» ACTION ITEM: Your answer should consist of each line below that contains the string "camera".

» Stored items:

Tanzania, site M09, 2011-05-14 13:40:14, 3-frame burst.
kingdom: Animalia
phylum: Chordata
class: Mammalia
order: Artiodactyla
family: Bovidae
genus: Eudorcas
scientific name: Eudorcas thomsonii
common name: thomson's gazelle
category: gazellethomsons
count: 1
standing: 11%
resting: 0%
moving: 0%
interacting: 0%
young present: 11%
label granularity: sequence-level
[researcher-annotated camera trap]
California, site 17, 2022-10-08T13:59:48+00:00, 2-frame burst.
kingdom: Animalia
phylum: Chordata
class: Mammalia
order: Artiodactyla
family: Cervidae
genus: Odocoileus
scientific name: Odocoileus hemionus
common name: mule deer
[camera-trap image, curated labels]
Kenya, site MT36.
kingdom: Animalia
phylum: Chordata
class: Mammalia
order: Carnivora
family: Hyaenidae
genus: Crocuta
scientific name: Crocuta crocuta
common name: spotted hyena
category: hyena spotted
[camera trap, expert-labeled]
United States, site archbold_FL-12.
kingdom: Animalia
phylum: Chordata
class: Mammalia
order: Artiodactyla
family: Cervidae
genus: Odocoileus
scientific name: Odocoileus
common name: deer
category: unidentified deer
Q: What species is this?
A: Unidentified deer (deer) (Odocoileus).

» YOUR RESPONSE:
[researcher-annotated camera trap]
[camera-trap image, curated labels]
[camera trap, expert-labeled]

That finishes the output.